Today I am pleased to bring you a guest post from internationally published knitwear designer, Brenda Castiel.  I tested her Garden Party Cardi pattern for her  and couldn’t have been more delighted with the pattern and working with Brenda was such a joy.  Be sure to check her out on Ravelry!

So, without further adieu…

 

Brenda Castiel Designs

I’ve been a knitter, on and off, since my teens. I learned from a grainy black and white Paton’s booklet. Since I’m self taught, I have gotten used to figuring things out on my own. Sometimes that’s a good thing, and sometimes not!

I first got the idea to start designing when KnitPicks (Knitpicks.com) started their Independent Design Program in spring of 2010. I thought to myself, “They’re just starting out, so maybe they won’t be too fussy about what they accept.”  I’m not saying that’s true, but that’s what I thought. That gave me the push to get started.
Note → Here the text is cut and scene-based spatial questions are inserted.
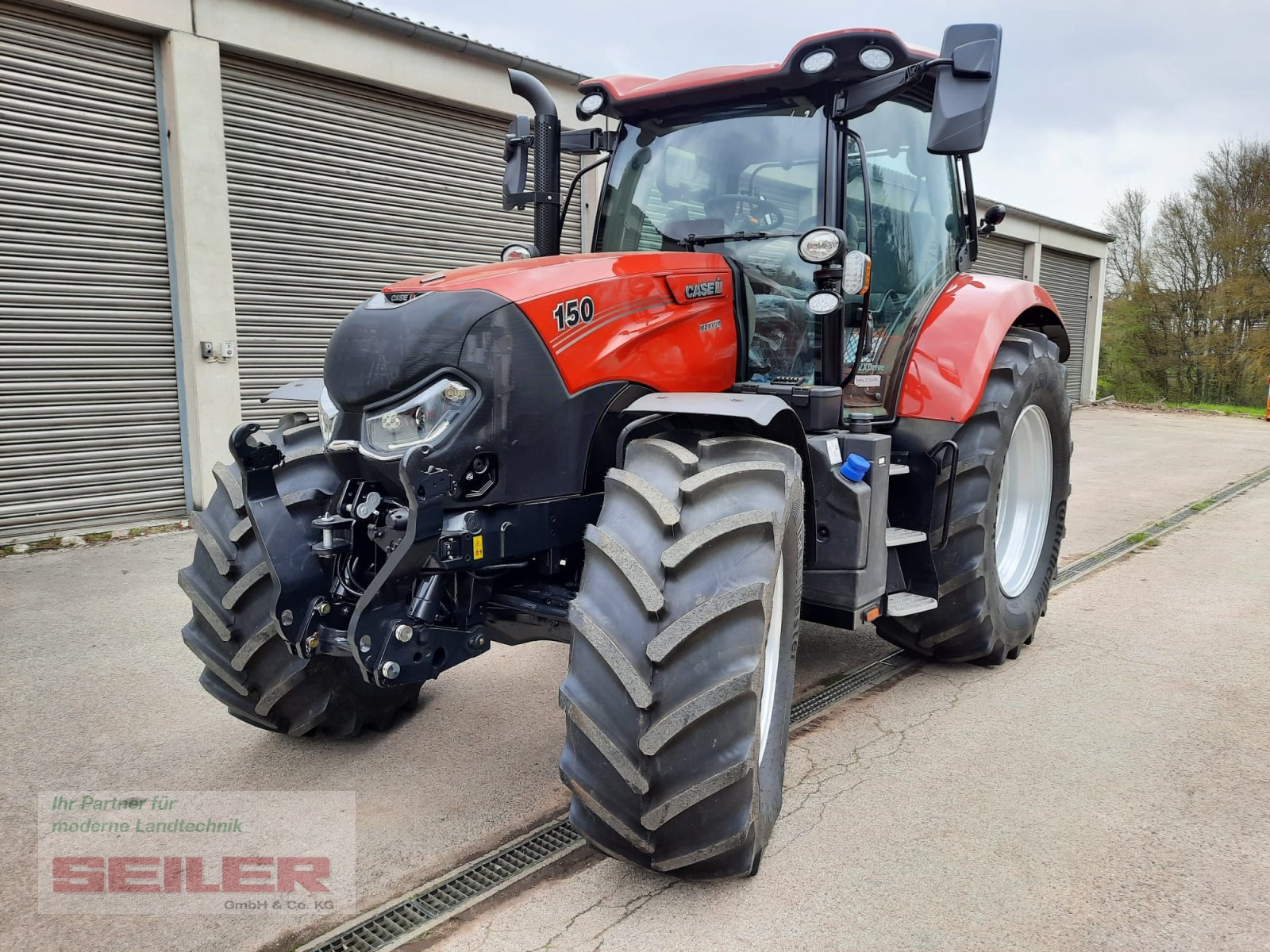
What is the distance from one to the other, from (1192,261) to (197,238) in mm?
24631

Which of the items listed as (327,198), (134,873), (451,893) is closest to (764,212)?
(451,893)

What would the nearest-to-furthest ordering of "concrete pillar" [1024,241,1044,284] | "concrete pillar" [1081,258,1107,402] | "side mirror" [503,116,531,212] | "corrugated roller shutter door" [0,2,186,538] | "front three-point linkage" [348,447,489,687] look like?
1. "front three-point linkage" [348,447,489,687]
2. "side mirror" [503,116,531,212]
3. "corrugated roller shutter door" [0,2,186,538]
4. "concrete pillar" [1024,241,1044,284]
5. "concrete pillar" [1081,258,1107,402]

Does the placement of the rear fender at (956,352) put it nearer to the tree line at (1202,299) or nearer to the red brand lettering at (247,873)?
the red brand lettering at (247,873)

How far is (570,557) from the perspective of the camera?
9.71ft

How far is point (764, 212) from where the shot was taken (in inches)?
133

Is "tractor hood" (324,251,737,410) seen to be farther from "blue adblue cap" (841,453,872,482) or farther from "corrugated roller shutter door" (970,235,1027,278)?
"corrugated roller shutter door" (970,235,1027,278)

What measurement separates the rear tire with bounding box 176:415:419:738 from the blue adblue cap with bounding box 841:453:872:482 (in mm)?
1663

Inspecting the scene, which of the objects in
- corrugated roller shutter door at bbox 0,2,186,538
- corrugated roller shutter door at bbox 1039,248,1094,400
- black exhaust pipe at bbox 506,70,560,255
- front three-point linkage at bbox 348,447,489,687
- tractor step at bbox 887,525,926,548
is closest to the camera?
front three-point linkage at bbox 348,447,489,687

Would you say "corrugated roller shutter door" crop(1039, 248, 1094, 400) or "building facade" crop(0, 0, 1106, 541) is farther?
"corrugated roller shutter door" crop(1039, 248, 1094, 400)

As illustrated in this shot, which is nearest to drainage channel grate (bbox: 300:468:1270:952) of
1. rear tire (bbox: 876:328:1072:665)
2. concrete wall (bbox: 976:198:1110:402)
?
rear tire (bbox: 876:328:1072:665)

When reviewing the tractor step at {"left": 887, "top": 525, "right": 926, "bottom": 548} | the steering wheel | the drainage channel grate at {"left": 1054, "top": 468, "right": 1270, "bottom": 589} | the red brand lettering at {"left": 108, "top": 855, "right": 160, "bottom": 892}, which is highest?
the steering wheel

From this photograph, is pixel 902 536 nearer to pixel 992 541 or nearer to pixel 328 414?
pixel 992 541

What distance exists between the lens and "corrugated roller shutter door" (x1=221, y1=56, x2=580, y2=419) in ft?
24.1

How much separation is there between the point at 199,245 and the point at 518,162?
4.22m
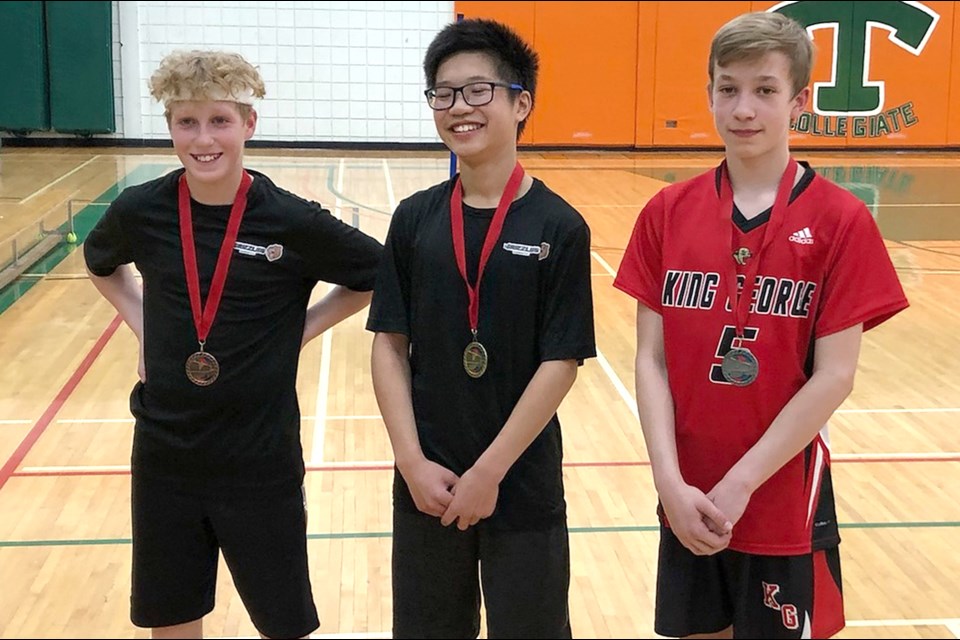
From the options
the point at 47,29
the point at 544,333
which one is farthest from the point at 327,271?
the point at 47,29

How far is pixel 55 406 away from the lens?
4.70 m

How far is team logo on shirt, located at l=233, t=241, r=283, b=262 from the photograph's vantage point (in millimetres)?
2111

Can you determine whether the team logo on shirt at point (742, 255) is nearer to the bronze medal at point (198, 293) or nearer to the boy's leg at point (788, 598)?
the boy's leg at point (788, 598)

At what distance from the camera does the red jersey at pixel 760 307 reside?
1825 mm

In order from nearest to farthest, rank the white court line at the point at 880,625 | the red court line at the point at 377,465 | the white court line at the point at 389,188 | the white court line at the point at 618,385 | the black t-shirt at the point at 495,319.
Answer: the black t-shirt at the point at 495,319 → the white court line at the point at 880,625 → the red court line at the point at 377,465 → the white court line at the point at 618,385 → the white court line at the point at 389,188

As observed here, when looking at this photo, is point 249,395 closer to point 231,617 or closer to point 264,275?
point 264,275

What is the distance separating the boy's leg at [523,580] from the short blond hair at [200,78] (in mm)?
997

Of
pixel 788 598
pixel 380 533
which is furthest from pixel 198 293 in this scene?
pixel 380 533

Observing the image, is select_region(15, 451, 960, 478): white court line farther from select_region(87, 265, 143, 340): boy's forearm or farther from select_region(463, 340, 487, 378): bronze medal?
select_region(463, 340, 487, 378): bronze medal

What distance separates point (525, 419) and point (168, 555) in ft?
2.62

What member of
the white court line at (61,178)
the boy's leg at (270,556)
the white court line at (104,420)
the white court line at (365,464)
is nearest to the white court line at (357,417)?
the white court line at (104,420)

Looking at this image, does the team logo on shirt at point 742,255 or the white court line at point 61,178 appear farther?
the white court line at point 61,178

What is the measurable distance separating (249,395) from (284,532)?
0.29 metres

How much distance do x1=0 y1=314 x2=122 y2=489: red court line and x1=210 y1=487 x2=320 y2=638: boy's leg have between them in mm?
2042
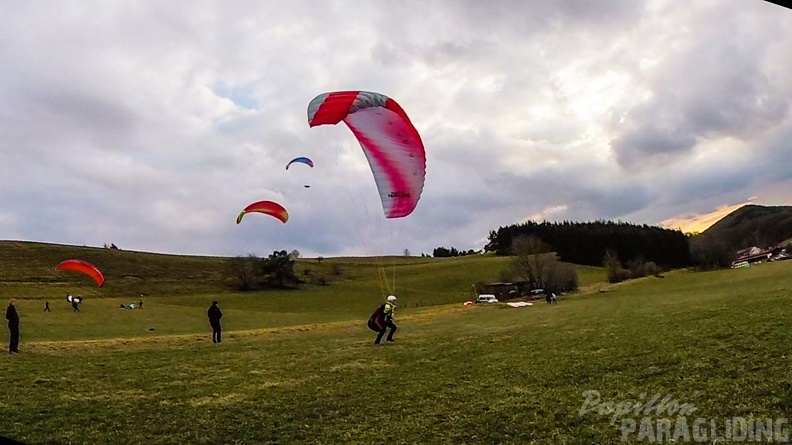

So I submitted a design – for a toddler/child sweater with an embroidered pocket – and it was accepted! I was off and running. I just started figuring out for myself what I needed. I then began submitting to magazines like Interweave KNITS, Knit Simple, Creative Knitting, and YARN magazine inAustralia– everywhere I could think of, really. I wasn’t ready to self-publish because I didn’t want to have to pay for professional photography and editing before I even knew if anyone would want to buy my patterns.

Increasingly, more of my patterns got accepted, including one crazy period when I had 6 sweaters to knit in 8 weeks. That was bad!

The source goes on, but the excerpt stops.